Однако подобное поведение – лишь защитная реакция, проистекающая из их скребущейся боязни. Боязни вглядеться в отражение и узреть в нем ужасную истину: они не несут за собой никакого смысла. Боязни внезапно осознать, что вся эта суета, как мысленная, так и физическая, которую они ошибочно называли жизнью, на самом деле оказалась короткой вялой вспышкой, продлившейся сотую долю секунды и оставшейся никем не замеченной. Боязни задеть по неосторожности заржавелые струны души, нестройная музыка которых будет вырывать их из теплой постели посреди ночи и заставлять таращиться на голые стены в полнейшем непонимании, что же побудило их попусту растратить отведенное время. Именно поэтому они так отчаянно стремятся голыми руками вырвать из матки сознания любой зародыш подобных мыслей и заполнить это опустевшее, полое пространство скупой монотонностью будней. Людям гораздо легче жить, ничего по-настоящему не желая и ни над чем всерьез не задумываясь, по инерции повторяя проверенный тупиковый путь их отцов, дедов и прадедов. Путь этот прямой, без лишних ответвлений: из теплых материнских рук аккурат в сырую прямоугольную яму. Транзит из небытия в небытие. Вот и песенке конец. Парам-пам-пам!
Мой ныне покойный дядюшка, потративший всю сознательную жизнь на то, чтобы ни в коем случае не сойти с протоптанной нотариусной колеи – настолько она стала привычна его ногам, – in articulo mortis5 буквально исходил рыданиями. До того его обуяло горе.

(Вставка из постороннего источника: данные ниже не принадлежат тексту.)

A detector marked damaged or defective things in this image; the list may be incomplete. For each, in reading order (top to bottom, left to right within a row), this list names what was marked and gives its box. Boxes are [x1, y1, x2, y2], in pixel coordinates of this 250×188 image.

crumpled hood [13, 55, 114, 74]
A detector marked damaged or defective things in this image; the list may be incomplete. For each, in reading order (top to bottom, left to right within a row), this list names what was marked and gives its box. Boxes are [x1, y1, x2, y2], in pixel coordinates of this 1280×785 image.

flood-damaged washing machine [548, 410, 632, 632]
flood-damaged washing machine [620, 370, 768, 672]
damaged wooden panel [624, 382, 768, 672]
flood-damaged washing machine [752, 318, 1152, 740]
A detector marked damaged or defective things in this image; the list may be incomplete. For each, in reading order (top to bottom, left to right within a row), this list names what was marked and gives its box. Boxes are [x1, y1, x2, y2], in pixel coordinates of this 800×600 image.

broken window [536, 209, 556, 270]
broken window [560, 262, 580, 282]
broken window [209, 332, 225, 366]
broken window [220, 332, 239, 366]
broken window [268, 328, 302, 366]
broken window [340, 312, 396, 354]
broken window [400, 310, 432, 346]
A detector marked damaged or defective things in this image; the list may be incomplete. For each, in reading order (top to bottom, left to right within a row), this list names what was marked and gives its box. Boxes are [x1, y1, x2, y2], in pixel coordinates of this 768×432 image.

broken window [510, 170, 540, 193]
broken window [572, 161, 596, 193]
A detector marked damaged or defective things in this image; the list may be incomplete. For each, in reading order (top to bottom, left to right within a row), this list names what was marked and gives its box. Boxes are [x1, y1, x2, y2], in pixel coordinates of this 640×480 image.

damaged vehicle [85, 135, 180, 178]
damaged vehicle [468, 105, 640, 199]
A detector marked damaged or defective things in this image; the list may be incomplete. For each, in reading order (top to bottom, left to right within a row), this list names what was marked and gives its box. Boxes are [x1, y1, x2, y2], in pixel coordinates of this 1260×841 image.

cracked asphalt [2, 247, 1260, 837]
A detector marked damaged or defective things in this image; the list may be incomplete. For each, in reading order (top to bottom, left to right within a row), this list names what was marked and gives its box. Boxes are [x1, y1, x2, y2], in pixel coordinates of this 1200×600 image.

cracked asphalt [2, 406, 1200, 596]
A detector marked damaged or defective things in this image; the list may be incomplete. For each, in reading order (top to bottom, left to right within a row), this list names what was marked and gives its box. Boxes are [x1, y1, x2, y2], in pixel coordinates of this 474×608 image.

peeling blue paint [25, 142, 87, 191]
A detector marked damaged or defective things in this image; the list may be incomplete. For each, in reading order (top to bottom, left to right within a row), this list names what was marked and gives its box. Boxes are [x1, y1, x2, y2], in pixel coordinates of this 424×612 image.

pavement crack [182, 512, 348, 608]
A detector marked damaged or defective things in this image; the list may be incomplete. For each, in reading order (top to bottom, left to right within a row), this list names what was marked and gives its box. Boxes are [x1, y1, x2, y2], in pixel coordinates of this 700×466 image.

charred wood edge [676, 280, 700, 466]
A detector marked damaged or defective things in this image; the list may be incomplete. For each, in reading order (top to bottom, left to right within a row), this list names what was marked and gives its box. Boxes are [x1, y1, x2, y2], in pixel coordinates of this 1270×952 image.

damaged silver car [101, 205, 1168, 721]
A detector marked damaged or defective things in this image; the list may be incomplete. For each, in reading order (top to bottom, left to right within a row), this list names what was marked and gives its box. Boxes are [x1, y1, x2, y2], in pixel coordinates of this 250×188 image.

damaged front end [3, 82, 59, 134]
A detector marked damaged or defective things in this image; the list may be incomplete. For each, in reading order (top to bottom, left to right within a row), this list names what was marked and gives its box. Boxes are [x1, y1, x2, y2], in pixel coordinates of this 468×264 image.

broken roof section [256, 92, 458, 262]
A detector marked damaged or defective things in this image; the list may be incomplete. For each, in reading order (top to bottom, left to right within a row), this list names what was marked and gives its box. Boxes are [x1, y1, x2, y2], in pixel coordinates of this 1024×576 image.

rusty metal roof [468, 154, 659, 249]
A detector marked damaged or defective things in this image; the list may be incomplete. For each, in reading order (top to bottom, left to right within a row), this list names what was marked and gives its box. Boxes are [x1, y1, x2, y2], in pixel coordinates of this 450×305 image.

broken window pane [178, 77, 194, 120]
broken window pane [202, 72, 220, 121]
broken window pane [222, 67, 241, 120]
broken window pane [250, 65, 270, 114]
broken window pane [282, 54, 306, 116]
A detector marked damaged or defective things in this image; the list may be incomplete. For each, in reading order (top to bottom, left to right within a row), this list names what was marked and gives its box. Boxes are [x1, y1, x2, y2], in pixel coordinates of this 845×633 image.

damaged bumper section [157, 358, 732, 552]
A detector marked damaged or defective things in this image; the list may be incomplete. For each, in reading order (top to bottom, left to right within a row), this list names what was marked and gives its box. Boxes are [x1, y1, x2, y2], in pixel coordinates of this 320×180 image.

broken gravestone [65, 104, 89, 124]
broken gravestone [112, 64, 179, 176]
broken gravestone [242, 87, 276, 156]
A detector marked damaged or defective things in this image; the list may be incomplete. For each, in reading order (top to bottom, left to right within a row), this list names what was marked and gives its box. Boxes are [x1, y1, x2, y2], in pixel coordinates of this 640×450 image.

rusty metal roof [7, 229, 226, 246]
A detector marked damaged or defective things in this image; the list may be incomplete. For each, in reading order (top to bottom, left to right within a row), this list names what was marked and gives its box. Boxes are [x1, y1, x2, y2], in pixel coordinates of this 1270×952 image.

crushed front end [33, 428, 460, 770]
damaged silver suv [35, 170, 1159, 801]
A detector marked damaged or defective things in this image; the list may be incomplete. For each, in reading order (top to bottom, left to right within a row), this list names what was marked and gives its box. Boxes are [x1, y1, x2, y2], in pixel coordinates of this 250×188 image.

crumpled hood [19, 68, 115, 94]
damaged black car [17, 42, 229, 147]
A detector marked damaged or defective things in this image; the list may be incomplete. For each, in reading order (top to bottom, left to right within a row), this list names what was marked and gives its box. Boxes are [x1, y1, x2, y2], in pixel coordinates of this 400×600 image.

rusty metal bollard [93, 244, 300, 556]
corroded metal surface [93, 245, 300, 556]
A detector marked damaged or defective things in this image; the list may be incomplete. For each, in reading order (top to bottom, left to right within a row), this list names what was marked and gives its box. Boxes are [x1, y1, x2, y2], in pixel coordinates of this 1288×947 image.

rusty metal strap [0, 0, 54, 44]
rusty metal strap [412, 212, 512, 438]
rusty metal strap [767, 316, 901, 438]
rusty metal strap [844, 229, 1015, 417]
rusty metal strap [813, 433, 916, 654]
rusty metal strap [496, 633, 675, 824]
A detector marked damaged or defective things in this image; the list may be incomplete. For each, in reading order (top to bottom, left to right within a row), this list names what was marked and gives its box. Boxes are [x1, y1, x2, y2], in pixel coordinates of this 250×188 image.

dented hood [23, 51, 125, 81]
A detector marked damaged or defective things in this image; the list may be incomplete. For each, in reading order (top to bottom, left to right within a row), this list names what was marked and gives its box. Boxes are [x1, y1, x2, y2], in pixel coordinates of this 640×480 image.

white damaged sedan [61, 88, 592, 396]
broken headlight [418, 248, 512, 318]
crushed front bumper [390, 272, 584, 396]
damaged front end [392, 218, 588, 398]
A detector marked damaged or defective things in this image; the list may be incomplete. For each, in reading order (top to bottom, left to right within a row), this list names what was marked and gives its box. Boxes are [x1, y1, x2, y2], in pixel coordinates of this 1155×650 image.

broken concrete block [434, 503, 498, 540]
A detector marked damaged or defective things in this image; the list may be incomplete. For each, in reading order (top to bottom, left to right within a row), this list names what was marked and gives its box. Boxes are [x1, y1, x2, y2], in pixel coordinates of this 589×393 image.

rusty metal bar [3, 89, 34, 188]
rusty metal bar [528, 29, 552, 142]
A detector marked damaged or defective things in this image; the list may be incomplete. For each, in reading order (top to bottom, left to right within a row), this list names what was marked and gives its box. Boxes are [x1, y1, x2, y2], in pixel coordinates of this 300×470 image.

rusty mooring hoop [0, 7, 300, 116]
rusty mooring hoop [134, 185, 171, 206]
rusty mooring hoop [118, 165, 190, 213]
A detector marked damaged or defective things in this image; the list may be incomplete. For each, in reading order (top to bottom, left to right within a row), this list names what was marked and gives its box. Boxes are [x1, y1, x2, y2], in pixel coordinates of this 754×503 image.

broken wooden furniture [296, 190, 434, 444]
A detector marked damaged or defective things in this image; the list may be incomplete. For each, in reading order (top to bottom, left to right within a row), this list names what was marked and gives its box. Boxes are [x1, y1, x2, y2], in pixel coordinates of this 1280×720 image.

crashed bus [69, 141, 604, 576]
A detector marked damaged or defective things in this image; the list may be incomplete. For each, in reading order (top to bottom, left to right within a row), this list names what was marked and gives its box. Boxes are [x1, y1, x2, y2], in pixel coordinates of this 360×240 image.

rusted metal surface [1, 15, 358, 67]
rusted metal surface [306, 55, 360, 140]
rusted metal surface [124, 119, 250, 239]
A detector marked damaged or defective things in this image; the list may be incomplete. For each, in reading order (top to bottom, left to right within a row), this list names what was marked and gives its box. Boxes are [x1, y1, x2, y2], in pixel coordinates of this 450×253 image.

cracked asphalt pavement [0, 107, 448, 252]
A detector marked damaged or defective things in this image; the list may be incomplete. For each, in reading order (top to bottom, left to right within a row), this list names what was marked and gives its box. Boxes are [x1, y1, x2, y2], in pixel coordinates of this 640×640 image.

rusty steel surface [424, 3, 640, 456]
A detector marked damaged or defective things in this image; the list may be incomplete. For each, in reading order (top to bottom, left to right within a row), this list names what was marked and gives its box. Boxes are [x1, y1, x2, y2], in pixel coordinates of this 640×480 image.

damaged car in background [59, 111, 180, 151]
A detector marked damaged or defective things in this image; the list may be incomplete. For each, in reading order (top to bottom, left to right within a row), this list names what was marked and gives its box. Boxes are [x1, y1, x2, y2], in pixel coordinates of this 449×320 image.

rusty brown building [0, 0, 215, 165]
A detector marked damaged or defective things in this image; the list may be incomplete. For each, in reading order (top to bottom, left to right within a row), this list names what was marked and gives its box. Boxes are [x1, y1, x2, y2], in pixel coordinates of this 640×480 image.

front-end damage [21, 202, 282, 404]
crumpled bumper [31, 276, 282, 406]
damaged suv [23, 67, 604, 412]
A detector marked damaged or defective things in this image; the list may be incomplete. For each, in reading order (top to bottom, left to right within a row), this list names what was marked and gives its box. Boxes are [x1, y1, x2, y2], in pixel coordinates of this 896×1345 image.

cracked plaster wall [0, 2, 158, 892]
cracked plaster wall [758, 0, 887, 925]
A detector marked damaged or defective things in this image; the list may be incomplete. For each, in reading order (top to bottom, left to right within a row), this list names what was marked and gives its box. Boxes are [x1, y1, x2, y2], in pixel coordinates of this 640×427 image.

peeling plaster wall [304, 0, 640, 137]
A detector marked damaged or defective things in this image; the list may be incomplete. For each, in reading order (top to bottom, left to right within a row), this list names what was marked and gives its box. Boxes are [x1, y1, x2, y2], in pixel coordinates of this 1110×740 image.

Дескать, с детства хотел играть в театральных постановках, а в итоге превратился в невзрачного и заунывного бумагозаверителя. Ах, если бы только можно было повернуть время вспять, он бы воспротивился такой жизни, он бы непременно выбрал для себя ту дорогу, которой всегда лишь мечтал идти, и наплевать на попутные трудности! Ах, если бы да кабы… Однако в каком-то роде разыграть столь желанное театральное представление он все-таки сумел: бессовестно выпал из гроба, когда перевозивший его катафалк в спешке налетел на дорожную кочку. На погребение взбунтовавшийся несчастный явился с получасовым опозданием от назначенного времени. Жаль только, что заслуженными овациями его никто так и не наградил.